**Dataset records**

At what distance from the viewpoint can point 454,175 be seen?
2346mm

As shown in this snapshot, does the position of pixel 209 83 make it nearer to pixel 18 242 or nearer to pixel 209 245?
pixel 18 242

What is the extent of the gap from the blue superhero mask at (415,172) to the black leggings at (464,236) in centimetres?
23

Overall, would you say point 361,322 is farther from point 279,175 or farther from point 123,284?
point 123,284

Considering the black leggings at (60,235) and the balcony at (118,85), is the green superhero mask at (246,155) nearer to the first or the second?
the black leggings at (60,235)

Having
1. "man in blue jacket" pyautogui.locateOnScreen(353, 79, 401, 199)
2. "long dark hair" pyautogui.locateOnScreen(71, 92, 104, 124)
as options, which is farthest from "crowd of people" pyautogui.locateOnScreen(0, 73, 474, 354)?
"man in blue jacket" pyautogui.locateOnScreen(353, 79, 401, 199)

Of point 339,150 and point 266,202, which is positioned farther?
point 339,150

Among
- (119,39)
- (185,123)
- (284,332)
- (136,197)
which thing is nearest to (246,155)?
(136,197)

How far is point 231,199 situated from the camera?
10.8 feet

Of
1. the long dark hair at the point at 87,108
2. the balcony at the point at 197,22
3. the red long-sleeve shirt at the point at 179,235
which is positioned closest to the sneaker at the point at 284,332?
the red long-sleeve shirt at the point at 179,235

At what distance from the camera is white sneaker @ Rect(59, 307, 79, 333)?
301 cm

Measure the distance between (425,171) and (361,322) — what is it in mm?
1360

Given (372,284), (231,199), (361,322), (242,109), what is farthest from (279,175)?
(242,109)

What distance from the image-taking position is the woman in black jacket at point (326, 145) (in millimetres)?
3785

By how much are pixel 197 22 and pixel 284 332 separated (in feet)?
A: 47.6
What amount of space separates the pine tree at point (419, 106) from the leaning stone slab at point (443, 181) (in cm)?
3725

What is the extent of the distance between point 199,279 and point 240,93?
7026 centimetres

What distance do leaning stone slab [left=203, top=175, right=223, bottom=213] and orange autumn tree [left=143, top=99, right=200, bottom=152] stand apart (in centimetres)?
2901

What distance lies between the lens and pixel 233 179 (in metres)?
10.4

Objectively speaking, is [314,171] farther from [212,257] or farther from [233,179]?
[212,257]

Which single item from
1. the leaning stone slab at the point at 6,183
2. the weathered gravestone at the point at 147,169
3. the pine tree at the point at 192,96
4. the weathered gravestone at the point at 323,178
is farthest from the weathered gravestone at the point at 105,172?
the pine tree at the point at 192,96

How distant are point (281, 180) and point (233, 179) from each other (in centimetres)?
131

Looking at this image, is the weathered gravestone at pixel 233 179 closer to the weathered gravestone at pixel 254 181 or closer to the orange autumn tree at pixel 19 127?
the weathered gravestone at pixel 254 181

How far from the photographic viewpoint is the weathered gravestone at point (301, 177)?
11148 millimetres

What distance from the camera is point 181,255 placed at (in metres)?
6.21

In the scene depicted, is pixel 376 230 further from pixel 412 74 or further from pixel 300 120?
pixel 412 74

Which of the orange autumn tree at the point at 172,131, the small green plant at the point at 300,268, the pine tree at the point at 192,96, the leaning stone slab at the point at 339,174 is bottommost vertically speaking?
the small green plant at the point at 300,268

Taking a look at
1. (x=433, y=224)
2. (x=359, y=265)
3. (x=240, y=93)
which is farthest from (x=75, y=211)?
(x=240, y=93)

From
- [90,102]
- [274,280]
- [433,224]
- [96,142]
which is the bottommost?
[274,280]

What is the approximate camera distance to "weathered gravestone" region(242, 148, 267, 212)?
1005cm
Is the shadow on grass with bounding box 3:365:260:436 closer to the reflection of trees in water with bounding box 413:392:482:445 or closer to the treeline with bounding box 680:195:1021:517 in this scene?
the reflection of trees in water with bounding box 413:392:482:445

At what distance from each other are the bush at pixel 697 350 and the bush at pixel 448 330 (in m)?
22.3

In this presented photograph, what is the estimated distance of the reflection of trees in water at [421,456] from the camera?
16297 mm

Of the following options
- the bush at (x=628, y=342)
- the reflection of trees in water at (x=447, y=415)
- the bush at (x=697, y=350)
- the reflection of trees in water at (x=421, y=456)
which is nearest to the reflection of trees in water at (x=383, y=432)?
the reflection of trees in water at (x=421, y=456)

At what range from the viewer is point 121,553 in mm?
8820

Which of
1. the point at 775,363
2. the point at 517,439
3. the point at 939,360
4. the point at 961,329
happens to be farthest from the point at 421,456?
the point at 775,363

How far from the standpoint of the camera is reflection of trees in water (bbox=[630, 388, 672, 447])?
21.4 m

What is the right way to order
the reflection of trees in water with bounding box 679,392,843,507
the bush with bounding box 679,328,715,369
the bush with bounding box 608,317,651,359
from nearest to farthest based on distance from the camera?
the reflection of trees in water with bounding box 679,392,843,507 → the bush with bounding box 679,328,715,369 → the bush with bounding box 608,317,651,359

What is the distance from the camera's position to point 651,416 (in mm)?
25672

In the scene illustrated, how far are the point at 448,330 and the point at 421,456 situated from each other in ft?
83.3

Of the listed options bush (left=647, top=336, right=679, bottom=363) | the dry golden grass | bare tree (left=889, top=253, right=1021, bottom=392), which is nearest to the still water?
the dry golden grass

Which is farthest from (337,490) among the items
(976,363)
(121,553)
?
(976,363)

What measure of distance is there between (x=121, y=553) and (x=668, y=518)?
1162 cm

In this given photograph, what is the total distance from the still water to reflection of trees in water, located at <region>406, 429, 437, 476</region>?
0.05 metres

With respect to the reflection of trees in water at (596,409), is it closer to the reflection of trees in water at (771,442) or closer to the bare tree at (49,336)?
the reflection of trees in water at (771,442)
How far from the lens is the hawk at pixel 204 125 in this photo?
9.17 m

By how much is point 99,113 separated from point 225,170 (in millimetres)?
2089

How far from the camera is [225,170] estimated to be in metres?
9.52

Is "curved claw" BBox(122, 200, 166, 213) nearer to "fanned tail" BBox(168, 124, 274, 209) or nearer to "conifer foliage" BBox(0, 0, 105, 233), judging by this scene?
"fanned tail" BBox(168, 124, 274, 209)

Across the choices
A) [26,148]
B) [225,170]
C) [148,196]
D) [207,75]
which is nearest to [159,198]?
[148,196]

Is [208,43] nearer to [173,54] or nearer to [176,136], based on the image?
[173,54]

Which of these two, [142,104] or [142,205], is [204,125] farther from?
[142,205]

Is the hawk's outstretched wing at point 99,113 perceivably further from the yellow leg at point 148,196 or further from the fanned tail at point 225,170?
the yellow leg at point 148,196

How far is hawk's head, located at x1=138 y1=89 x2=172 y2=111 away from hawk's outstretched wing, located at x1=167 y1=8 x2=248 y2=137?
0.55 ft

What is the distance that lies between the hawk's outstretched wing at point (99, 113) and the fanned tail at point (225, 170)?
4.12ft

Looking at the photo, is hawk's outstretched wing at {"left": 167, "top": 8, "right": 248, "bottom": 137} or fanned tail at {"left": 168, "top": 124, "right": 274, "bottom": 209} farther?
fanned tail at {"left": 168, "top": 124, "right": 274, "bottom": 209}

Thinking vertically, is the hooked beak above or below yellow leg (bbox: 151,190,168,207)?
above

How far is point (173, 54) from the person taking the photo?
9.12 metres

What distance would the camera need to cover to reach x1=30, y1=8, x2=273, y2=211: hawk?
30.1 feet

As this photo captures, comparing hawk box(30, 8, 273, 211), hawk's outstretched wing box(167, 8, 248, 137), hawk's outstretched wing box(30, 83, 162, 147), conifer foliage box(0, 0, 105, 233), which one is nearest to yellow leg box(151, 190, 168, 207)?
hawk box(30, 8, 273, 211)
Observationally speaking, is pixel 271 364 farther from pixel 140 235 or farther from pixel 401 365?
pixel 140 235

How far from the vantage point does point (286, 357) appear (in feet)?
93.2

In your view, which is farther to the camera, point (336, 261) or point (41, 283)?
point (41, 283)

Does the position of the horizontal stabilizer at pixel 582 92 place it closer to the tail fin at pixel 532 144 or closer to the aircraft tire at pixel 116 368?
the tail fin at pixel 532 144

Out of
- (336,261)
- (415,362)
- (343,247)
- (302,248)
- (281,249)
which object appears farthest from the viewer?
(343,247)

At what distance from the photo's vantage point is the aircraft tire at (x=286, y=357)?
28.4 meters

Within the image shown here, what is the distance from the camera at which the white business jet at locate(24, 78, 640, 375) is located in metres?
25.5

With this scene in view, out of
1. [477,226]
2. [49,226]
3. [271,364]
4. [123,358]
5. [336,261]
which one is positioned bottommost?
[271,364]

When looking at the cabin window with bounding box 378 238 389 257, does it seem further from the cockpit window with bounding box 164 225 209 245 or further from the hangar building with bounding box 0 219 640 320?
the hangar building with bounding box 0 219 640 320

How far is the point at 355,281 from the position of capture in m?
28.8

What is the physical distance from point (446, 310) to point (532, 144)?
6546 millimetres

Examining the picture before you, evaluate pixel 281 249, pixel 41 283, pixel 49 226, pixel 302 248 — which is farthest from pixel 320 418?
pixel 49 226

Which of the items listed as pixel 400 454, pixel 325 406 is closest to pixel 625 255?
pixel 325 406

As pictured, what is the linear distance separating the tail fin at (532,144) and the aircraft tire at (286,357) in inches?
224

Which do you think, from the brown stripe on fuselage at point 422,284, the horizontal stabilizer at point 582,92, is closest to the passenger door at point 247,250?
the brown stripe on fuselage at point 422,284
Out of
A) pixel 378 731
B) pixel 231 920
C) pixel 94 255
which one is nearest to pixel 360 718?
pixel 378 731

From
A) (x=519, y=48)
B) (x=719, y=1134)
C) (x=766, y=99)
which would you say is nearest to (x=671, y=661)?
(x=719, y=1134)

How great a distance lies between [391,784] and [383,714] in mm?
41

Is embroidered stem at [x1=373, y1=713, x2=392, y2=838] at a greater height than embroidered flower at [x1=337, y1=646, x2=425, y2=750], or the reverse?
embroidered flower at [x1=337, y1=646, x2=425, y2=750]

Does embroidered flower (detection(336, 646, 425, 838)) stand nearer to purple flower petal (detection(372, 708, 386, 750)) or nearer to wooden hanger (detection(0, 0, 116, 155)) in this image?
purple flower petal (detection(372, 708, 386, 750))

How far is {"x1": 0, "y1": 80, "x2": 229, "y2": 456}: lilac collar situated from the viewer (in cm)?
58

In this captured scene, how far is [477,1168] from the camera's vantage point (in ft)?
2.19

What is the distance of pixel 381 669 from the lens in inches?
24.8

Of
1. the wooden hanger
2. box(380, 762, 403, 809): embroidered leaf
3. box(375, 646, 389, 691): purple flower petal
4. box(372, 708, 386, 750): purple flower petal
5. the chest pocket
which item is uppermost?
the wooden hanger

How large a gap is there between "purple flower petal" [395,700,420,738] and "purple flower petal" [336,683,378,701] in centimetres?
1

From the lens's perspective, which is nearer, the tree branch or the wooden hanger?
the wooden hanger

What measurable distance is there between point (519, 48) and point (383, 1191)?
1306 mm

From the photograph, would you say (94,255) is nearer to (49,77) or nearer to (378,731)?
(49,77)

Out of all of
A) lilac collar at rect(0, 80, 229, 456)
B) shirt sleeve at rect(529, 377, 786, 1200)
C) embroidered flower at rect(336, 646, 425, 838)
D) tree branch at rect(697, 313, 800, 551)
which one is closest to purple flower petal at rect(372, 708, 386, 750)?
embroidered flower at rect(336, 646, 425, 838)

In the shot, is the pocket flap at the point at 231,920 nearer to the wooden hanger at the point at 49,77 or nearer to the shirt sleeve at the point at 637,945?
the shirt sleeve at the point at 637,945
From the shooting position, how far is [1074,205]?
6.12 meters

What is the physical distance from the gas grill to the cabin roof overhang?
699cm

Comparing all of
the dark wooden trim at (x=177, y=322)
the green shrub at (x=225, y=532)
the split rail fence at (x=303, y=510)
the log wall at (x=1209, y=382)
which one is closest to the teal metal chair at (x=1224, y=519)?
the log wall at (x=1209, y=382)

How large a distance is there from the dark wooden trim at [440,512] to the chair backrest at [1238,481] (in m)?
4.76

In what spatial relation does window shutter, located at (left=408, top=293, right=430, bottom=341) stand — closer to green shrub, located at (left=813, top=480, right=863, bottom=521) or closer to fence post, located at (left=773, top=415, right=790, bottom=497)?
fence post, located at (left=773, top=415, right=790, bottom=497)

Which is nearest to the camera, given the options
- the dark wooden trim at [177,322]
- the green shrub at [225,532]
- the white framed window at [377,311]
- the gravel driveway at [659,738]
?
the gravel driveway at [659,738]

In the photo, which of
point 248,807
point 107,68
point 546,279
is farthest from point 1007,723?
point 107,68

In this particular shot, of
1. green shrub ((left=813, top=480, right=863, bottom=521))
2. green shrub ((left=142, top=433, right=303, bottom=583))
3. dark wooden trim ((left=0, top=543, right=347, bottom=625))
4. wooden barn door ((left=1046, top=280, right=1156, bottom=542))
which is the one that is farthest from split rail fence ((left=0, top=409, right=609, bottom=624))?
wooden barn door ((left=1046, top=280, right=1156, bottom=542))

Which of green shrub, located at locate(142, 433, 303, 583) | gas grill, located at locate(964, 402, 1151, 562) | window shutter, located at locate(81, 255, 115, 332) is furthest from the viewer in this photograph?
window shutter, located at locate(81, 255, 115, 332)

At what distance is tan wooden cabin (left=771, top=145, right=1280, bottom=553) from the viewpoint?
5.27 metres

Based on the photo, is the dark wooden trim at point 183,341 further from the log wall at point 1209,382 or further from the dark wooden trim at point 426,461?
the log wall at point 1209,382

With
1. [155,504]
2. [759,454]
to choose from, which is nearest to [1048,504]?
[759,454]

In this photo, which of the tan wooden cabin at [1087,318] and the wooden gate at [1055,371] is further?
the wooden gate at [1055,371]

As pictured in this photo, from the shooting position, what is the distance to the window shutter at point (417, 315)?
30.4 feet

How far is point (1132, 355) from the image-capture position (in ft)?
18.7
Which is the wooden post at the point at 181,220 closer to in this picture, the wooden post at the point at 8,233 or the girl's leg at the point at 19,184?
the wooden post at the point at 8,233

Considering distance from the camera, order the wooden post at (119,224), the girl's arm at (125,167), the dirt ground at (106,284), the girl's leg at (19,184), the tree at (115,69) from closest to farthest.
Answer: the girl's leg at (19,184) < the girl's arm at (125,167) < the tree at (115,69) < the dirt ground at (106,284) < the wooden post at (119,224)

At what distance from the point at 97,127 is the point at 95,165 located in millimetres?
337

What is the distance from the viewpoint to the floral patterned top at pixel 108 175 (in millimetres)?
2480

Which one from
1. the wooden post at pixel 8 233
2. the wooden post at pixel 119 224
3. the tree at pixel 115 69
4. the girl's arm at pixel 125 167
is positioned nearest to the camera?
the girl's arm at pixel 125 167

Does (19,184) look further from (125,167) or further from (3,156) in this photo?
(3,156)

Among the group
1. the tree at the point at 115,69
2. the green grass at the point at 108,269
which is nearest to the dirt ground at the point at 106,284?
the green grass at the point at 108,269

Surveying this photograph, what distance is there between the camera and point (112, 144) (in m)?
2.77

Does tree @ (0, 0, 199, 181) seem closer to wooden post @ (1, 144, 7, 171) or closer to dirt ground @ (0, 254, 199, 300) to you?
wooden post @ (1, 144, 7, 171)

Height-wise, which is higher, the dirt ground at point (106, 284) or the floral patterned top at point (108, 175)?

**Goal**
Rewrite the listing above as a numbered list, starting with the line that contains "Which one from" and going on through the last line of the listing. Leave out the blank lines.

**Output for this exercise**
1. Which one from
2. 1. the wooden post at pixel 8 233
3. 2. the wooden post at pixel 119 224
4. 3. the tree at pixel 115 69
5. 4. the girl's arm at pixel 125 167
6. is positioned nearest to the camera?
7. the girl's arm at pixel 125 167
8. Does (19,184) look further from (125,167) or further from (3,156) in this photo?
9. (3,156)
10. Among the group
11. 1. the tree at the point at 115,69
12. 2. the green grass at the point at 108,269
13. which is nearest to the dirt ground at the point at 106,284?
14. the green grass at the point at 108,269
15. Surveying this photograph, what distance is there between the camera and point (112, 144) (in m)?
16. 2.77
17. Does tree @ (0, 0, 199, 181) seem closer to wooden post @ (1, 144, 7, 171) or closer to dirt ground @ (0, 254, 199, 300) to you?
18. wooden post @ (1, 144, 7, 171)
19. Height-wise, which is higher, the dirt ground at point (106, 284) or the floral patterned top at point (108, 175)?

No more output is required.